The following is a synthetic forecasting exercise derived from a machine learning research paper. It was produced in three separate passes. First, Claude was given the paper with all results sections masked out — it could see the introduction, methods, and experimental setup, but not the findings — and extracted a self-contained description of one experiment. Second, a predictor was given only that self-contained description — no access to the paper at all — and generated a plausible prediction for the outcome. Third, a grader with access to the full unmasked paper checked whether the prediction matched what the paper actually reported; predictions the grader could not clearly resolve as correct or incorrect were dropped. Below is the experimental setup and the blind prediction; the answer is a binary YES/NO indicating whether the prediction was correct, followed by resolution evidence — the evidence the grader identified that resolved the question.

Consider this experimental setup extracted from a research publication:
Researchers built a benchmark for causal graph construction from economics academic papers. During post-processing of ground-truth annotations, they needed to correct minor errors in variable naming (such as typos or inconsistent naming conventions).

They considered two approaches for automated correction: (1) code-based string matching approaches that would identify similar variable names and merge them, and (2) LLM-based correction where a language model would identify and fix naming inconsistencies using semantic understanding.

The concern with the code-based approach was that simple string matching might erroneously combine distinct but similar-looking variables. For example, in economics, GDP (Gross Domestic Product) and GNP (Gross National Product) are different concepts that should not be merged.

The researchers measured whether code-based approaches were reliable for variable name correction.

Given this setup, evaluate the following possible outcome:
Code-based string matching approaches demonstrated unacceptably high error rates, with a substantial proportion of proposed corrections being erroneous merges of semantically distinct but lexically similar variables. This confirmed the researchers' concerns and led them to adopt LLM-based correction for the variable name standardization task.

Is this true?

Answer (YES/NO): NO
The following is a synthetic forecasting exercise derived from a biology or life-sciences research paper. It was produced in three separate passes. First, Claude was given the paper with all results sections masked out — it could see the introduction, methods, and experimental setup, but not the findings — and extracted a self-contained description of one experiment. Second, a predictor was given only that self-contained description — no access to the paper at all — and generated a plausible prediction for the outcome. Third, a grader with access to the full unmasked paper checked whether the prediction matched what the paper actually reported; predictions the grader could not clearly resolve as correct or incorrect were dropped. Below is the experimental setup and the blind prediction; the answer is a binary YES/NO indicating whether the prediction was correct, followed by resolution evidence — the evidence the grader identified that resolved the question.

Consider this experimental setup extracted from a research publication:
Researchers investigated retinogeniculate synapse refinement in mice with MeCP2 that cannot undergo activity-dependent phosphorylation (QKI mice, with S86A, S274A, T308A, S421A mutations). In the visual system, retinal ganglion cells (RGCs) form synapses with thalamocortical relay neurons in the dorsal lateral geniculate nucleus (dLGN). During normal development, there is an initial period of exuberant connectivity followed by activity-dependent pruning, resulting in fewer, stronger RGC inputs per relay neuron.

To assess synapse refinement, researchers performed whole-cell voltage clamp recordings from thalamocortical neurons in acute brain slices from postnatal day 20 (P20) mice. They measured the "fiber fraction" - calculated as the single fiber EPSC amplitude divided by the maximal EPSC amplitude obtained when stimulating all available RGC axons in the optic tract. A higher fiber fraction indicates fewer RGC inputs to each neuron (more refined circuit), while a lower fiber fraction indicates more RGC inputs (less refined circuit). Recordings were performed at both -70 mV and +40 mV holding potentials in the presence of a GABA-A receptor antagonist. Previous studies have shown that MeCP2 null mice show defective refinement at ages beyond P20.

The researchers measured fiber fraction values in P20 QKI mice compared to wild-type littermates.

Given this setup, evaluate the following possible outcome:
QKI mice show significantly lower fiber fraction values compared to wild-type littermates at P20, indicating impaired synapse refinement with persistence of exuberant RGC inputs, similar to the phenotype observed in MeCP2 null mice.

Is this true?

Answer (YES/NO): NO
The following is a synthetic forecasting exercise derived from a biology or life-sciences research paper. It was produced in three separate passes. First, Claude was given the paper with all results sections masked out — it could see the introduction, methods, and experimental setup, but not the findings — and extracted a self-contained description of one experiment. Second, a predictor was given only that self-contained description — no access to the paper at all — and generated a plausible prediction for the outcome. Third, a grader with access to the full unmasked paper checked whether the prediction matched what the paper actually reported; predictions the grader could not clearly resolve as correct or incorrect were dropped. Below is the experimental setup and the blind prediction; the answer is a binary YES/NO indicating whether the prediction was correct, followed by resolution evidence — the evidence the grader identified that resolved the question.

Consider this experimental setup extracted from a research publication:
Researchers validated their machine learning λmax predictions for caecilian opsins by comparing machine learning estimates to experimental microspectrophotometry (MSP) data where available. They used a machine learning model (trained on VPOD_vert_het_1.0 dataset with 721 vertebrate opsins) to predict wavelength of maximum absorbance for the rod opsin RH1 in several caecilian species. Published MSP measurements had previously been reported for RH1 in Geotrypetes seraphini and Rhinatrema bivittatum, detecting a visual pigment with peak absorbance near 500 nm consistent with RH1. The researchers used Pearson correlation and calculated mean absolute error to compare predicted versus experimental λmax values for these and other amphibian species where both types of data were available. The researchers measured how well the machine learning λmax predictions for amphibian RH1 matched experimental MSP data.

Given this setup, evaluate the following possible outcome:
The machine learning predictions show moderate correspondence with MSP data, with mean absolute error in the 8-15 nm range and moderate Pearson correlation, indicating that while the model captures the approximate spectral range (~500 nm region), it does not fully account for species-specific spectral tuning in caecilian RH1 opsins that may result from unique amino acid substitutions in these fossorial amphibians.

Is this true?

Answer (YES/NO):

§ Assignment
Copy every entry exactly; no part may be left out.

§ Your response
The following is a synthetic forecasting exercise derived from a machine learning research paper. It was produced in three separate passes. First, Claude was given the paper with all results sections masked out — it could see the introduction, methods, and experimental setup, but not the findings — and extracted a self-contained description of one experiment. Second, a predictor was given only that self-contained description — no access to the paper at all — and generated a plausible prediction for the outcome. Third, a grader with access to the full unmasked paper checked whether the prediction matched what the paper actually reported; predictions the grader could not clearly resolve as correct or incorrect were dropped. Below is the experimental setup and the blind prediction; the answer is a binary YES/NO indicating whether the prediction was correct, followed by resolution evidence — the evidence the grader identified that resolved the question.

Consider this experimental setup extracted from a research publication:
Researchers built a benchmark for causal graph construction from economics academic papers. During post-processing of ground-truth annotations, they needed to correct minor errors in variable naming (such as typos or inconsistent naming conventions).

They considered two approaches for automated correction: (1) code-based string matching approaches that would identify similar variable names and merge them, and (2) LLM-based correction where a language model would identify and fix naming inconsistencies using semantic understanding.

The concern with the code-based approach was that simple string matching might erroneously combine distinct but similar-looking variables. For example, in economics, GDP (Gross Domestic Product) and GNP (Gross National Product) are different concepts that should not be merged.

The researchers measured whether code-based approaches were reliable for variable name correction.

Given this setup, evaluate the following possible outcome:
Code-based string matching approaches demonstrated unacceptably high error rates, with a substantial proportion of proposed corrections being erroneous merges of semantically distinct but lexically similar variables. This confirmed the researchers' concerns and led them to adopt LLM-based correction for the variable name standardization task.

Is this true?

Answer (YES/NO): NO
The following is a synthetic forecasting exercise derived from a biology or life-sciences research paper. It was produced in three separate passes. First, Claude was given the paper with all results sections masked out — it could see the introduction, methods, and experimental setup, but not the findings — and extracted a self-contained description of one experiment. Second, a predictor was given only that self-contained description — no access to the paper at all — and generated a plausible prediction for the outcome. Third, a grader with access to the full unmasked paper checked whether the prediction matched what the paper actually reported; predictions the grader could not clearly resolve as correct or incorrect were dropped. Below is the experimental setup and the blind prediction; the answer is a binary YES/NO indicating whether the prediction was correct, followed by resolution evidence — the evidence the grader identified that resolved the question.

Consider this experimental setup extracted from a research publication:
Researchers investigated retinogeniculate synapse refinement in mice with MeCP2 that cannot undergo activity-dependent phosphorylation (QKI mice, with S86A, S274A, T308A, S421A mutations). In the visual system, retinal ganglion cells (RGCs) form synapses with thalamocortical relay neurons in the dorsal lateral geniculate nucleus (dLGN). During normal development, there is an initial period of exuberant connectivity followed by activity-dependent pruning, resulting in fewer, stronger RGC inputs per relay neuron.

To assess synapse refinement, researchers performed whole-cell voltage clamp recordings from thalamocortical neurons in acute brain slices from postnatal day 20 (P20) mice. They measured the "fiber fraction" - calculated as the single fiber EPSC amplitude divided by the maximal EPSC amplitude obtained when stimulating all available RGC axons in the optic tract. A higher fiber fraction indicates fewer RGC inputs to each neuron (more refined circuit), while a lower fiber fraction indicates more RGC inputs (less refined circuit). Recordings were performed at both -70 mV and +40 mV holding potentials in the presence of a GABA-A receptor antagonist. Previous studies have shown that MeCP2 null mice show defective refinement at ages beyond P20.

The researchers measured fiber fraction values in P20 QKI mice compared to wild-type littermates.

Given this setup, evaluate the following possible outcome:
QKI mice show significantly lower fiber fraction values compared to wild-type littermates at P20, indicating impaired synapse refinement with persistence of exuberant RGC inputs, similar to the phenotype observed in MeCP2 null mice.

Is this true?

Answer (YES/NO): NO
The following is a synthetic forecasting exercise derived from a biology or life-sciences research paper. It was produced in three separate passes. First, Claude was given the paper with all results sections masked out — it could see the introduction, methods, and experimental setup, but not the findings — and extracted a self-contained description of one experiment. Second, a predictor was given only that self-contained description — no access to the paper at all — and generated a plausible prediction for the outcome. Third, a grader with access to the full unmasked paper checked whether the prediction matched what the paper actually reported; predictions the grader could not clearly resolve as correct or incorrect were dropped. Below is the experimental setup and the blind prediction; the answer is a binary YES/NO indicating whether the prediction was correct, followed by resolution evidence — the evidence the grader identified that resolved the question.

Consider this experimental setup extracted from a research publication:
Researchers validated their machine learning λmax predictions for caecilian opsins by comparing machine learning estimates to experimental microspectrophotometry (MSP) data where available. They used a machine learning model (trained on VPOD_vert_het_1.0 dataset with 721 vertebrate opsins) to predict wavelength of maximum absorbance for the rod opsin RH1 in several caecilian species. Published MSP measurements had previously been reported for RH1 in Geotrypetes seraphini and Rhinatrema bivittatum, detecting a visual pigment with peak absorbance near 500 nm consistent with RH1. The researchers used Pearson correlation and calculated mean absolute error to compare predicted versus experimental λmax values for these and other amphibian species where both types of data were available. The researchers measured how well the machine learning λmax predictions for amphibian RH1 matched experimental MSP data.

Given this setup, evaluate the following possible outcome:
The machine learning predictions show moderate correspondence with MSP data, with mean absolute error in the 8-15 nm range and moderate Pearson correlation, indicating that while the model captures the approximate spectral range (~500 nm region), it does not fully account for species-specific spectral tuning in caecilian RH1 opsins that may result from unique amino acid substitutions in these fossorial amphibians.

Is this true?

Answer (YES/NO):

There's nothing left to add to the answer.